O recurso interposto pelo MP também tem como objecto parte da decisão do TSI em relação às indemnizações que Frederico Nolasco da Silva e Chan Tong Sang teriam que pagar. A Segunda Instância decidiu absolver os dois empresários das indemnizações determinadas pelo TJB: Frederico Nolasco da Silva tinha sido condenado ao pagamento de 30 milhões de patacas e Chan Tong Sang a 20 milhões. O TSI não encontrou fundamentação suficiente para justificar os valores.
O MP pretende que esse cálculo seja feito pelo Tribunal de Última Instância. O relator admite o recurso nesta parte, mas diz que a questão suscita dúvidas.

Os apelos dos arguidos

Segundo o que o PONTO FINAL soube, também os elementos da família Ao apresentaram recurso, que foi admitido pela Segunda Instância. O tribunal teve ainda que se pronunciar sobre o apelo feito por Frederico Nolasco da Silva, que não se conformou com a condenação por três crimes de corrupção activa para acto ilícito e um crime de branqueamento de capitais, bem como a declaração de perdimento, a favor da RAEM, de mais de 46 milhões de patacas.

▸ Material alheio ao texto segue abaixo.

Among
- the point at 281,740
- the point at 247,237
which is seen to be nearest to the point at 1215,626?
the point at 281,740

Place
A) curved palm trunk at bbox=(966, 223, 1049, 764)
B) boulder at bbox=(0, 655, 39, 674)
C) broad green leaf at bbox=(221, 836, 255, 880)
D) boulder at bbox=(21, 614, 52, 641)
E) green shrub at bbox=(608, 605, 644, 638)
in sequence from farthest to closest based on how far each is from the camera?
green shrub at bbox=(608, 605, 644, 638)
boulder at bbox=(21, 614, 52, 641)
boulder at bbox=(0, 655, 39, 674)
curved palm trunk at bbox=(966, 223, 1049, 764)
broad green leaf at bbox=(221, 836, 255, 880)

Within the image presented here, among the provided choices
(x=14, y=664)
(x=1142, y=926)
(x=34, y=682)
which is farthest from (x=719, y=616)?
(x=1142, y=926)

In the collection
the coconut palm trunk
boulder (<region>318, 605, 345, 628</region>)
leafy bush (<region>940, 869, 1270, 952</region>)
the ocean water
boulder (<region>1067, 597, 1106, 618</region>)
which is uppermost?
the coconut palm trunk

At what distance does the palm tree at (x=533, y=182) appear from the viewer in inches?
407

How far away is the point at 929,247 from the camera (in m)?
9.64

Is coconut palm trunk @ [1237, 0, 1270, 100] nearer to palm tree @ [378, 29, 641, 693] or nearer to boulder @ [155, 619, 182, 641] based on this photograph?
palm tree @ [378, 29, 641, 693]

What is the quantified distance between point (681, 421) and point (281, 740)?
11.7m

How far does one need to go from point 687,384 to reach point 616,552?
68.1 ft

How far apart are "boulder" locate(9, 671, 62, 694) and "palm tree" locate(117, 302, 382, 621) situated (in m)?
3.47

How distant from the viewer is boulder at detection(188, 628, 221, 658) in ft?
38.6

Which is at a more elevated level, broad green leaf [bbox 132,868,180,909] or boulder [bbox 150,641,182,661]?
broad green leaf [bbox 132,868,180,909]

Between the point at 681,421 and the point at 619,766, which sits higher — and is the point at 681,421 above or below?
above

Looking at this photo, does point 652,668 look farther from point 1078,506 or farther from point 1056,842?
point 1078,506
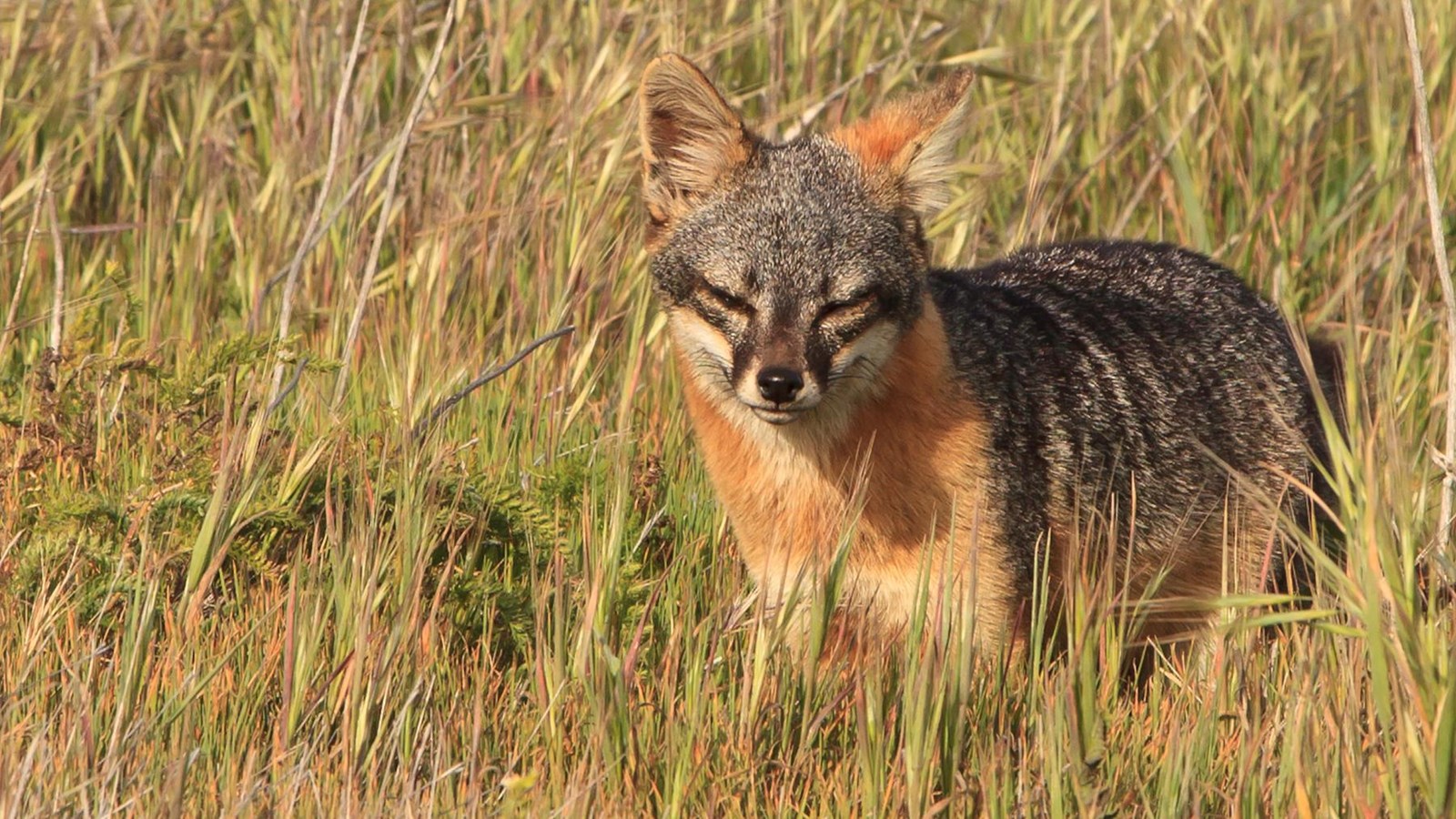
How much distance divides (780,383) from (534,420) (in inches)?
51.3

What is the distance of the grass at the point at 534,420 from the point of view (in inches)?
129

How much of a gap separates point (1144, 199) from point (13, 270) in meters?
4.11

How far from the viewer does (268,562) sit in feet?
13.7

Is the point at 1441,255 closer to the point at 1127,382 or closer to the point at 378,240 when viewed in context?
the point at 1127,382

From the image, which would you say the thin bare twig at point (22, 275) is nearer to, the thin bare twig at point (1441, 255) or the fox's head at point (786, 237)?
the fox's head at point (786, 237)

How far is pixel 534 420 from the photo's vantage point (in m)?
5.15

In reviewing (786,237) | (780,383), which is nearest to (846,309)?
(786,237)

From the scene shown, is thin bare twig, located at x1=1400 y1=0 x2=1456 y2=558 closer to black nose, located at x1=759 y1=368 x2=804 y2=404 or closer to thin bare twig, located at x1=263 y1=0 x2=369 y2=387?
black nose, located at x1=759 y1=368 x2=804 y2=404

Pela mesma razão que não aceitou o recurso do MP no que ao crime imputado a Frederico Nolasco diz respeito, o relator considera não ser admissível o apelo do arguido para a reponderação dos crimes de corrupção activa para acto ilícito (a pena máxima é inferior a oito anos). Mas admitiu o recurso no que toca à declaração de perdimento dos 46 milhões de patacas, bem como na parte referente ao crime de branqueamento de capitais.
Porque os recursos têm efeitos suspensivos, os empresários Frederico Nolasco da Silva e Chan Tong Sang continuam em liberdade. O administrador da CSR - Macau compareceu em praticamente todas as sessões de julgamento, mas diferente postura teve o patrão da Chong Tit que, ao abrigo de uma norma do CPP, deu autorização para que o processo decorresse sem a sua presença, uma vez que não reside em Macau. Desconhece-se que Chan Tong Sang, condenado a cinco anos e três meses de prisão pelo TSI, tenha interposto recurso ao Tribunal de Última Instância.